Historia Polski jest pogmatwana, w wielu czasach załamana. Teraz od czasów dwudziestolecia przedwojennego i potem już, po ostatniej wojnie, jakoś to się układało. Ale też nie było łatwo. Mimo to czasy PRL-u były w miarę znośne. Jakoś Polska się polepszała. Budowaliśmy się intensywnie, rozrastały się miasta, nie było bezrobocia, rozwijały się szkoły i uczelnie. Byłoby wręcz cudownie, gdyby nie wszechmocna PZPR (Polska Zjednoczona Partia Robotnicza), która w gruncie rzeczy wszystkim rządziła.
Jednak znowu mieliśmy szczęście – komunizm upadł!
I to było w naszej historii niesłychane szczęście. Przeszliśmy na stronę Świata Zachodniego. Aż wierzyć się nie chce, że było to możliwe.
Mijały kolejne lata!
Ale mamy teraz rok 2020-ty. No i co?
Pomijając całą tę pandemię, mamy znowu „dramatyczną Polskę”.
Nie ma dnia, by po skończonej robocie Polacy na ulice nie wychodzili; poczuli się oszukiwani i przez rząd molestowani.
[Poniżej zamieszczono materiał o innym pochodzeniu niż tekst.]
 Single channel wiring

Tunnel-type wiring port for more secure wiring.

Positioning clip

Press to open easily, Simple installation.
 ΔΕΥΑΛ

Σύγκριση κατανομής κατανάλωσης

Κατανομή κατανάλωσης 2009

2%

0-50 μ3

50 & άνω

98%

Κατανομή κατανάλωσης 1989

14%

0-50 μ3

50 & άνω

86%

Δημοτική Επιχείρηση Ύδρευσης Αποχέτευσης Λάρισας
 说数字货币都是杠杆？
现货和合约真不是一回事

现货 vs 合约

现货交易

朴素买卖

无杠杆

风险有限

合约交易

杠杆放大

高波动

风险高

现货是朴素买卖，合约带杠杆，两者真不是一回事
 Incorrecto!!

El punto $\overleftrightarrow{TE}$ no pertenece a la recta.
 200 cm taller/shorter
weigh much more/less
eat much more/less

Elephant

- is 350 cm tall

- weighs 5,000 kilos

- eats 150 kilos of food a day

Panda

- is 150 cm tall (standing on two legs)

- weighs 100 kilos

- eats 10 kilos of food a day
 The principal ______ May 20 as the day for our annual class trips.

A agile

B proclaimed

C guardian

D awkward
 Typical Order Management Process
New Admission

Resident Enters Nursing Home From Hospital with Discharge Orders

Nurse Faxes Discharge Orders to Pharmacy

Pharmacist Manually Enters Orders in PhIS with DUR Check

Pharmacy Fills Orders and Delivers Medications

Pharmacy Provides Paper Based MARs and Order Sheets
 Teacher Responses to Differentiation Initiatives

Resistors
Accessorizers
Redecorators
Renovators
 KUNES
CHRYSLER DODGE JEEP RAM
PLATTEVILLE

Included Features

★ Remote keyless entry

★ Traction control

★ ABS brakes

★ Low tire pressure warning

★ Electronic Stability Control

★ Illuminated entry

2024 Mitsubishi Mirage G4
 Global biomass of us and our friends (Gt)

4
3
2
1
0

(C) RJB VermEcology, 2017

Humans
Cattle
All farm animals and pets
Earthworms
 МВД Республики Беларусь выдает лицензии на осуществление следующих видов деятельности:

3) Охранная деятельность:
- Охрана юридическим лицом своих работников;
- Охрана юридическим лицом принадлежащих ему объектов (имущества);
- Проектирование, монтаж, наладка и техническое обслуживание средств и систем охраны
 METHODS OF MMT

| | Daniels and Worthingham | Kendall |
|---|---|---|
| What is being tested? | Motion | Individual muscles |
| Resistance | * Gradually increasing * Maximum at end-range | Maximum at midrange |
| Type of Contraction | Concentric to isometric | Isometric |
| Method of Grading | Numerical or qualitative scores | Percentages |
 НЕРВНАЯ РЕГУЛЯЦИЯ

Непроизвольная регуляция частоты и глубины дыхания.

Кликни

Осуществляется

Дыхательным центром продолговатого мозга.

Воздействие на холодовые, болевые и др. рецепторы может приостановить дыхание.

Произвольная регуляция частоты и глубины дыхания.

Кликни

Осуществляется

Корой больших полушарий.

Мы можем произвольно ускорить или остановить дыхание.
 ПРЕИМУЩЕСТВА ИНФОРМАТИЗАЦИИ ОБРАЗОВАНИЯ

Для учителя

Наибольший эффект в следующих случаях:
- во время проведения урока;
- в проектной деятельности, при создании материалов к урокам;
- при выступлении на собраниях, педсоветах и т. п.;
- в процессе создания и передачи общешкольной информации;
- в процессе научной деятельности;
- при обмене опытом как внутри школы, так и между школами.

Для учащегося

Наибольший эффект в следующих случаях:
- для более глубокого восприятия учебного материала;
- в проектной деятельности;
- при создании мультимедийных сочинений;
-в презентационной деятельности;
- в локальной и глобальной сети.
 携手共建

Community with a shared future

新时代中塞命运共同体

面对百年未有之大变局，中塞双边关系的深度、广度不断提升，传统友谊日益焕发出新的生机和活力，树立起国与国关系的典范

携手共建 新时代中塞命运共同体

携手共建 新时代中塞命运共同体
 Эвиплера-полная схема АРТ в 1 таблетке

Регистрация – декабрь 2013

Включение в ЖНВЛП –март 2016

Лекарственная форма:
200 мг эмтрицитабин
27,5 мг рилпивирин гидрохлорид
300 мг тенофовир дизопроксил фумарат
Sprawa aborcji przez zdecydowaną część kobiet jest i będzie nierespektowana. Podziemie aborcyjne wręcz rozkwitnie. A niby co? Sejm się tylko ośmieszył…
Mamy coś w rodzaju wojny: Rząd i spora część elektoratu poselskiego kontra społeczeństwo. Nie wiem ile osób ostatecznie to akceptuje, ale zobaczcie, co dzieje się na ulicach – to jest powszechny bunt!
Jak to się dalej potoczy, nikt nie wie. W każdym razie szybko to nie minie, a my znowu będziemy poturbowani.
Dlaczego i po co? I na dodatek Polską właśnie… Tą, którą chcielibyśmy mieć spokojną i normalną, bez zaglądania komukolwiek w „intymne garnki”.